Possible discrepancies in Stripe integrations

Stripe integrations often experience data consistency issues, such as users being on different subscription plans in the app compared to Stripe. This misalignment can lead to lost revenue or jeopardize customer success stories.

For example, a customer may have a premium status within the app, while Stripe shows no active subscription. This type of discrepancy can lead to lost revenue for the business. Another potential issue occurs when a customer overpays. In this case, the customer is on the free plan within the app but has an active subscription to the premium plan in Stripe, jeopardizing the customer success story.

Stripe integration state of our application

This blog post outlines the approach we took to resolve such issues in our app, which had around 80k users, with 10% on the premium plan. We identified instances of both overpayment and underpayment, which could be attributed to manual data manipulation in Stripe, missing webhooks, or bugs in our system.

Are you seeking assistance with Ruby on Rails development?

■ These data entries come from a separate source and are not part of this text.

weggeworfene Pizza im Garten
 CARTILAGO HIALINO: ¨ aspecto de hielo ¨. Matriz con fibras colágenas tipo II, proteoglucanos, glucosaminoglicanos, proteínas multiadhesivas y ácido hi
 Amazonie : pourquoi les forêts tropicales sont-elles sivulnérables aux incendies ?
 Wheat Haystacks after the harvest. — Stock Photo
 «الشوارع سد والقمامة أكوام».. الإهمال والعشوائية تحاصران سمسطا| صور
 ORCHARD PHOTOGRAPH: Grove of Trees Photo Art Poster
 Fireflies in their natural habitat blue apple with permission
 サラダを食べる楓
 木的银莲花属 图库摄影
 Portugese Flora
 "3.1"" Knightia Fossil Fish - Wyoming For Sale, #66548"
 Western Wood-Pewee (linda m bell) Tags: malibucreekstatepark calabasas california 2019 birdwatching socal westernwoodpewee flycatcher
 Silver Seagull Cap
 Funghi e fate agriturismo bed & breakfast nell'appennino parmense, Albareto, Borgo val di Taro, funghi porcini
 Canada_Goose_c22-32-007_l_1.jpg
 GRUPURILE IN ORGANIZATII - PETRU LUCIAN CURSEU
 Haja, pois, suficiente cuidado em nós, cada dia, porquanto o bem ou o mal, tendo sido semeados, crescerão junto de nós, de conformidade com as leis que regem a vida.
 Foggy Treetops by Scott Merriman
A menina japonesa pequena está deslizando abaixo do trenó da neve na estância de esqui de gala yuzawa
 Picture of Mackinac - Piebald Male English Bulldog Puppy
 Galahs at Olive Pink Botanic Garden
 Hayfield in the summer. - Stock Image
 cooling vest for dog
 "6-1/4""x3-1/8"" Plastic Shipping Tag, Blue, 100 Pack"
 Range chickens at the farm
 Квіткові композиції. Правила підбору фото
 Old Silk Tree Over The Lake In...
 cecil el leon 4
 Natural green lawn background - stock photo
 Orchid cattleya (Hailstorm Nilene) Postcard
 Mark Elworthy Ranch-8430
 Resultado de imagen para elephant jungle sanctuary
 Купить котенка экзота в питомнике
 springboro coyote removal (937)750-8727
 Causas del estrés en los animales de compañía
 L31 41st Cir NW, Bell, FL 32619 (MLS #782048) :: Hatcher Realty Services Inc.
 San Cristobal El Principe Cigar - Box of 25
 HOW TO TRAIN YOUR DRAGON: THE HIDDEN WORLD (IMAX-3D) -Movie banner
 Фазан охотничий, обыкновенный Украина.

The plan to reconcile data with Stripe

While we used Ruby for scripting, this solution is universal and can be applied to applications written in other languages like Python, Node.js, Java, Rust, and Go.

Our plan is the following:

  1. Fetch all relevant data from Stripe via Stripe REST API. In our case that included all customer entities and their subscriptions.
  2. Put the fetched data into our database. To avoid polluting the main database schema, use a separate namespace for these tables. In fact, PostgreSQL refers to this namespace concept as schema. The default schema is public. We create the stripe schema and necessary tables inside it.
  3. Analyze the discrepancies using SQL queries. SQL is not only faster and less prone to bugs for this kind of task in terms of data processing but also in development. This means we will obtain results faster with fewer expenses for the business.
  4. Configure Metabase for these reports. Metabase is the system we use to write SQL and build reports. Set up notifications for data discrepancies so that we receive alerts about new cases and can react to them as soon as possible. Luckily, it was already set up for this project. The good news is that its setup takes very little time.
  5. Schedule the data scraper from Step 1 to run automatically every week.

Shining plan

Stripe data store preparation

First, we need to create the DB schema along with the Stripe tables. This is the SQL script we used for that:

create schema stripe;
create table stripe.customers (
  id serial not null,
  stripe_id varchar(250),
  email varchar(250) not null,
  created_in_stripe timestamp,
  description varchar(250),
  metadata jsonb,
  deleted boolean,
  created_at timestamp default current_timestamp,
  updated_at timestamp default current_timestamp
);
create table stripe.subscriptions (
  id serial not null,
  stripe_id varchar(250),
  stripe_customer_id varchar(250),
  plan_id varchar(250),
  status varchar(250),
  created_at timestamp default current_timestamp,
  updated_at timestamp default current_timestamp
);

Inside the Rails app, data migrations could be created for this purpose. However, as we are unsure whether these tables are permanent at the moment, we use SQL and execute it manually on the server.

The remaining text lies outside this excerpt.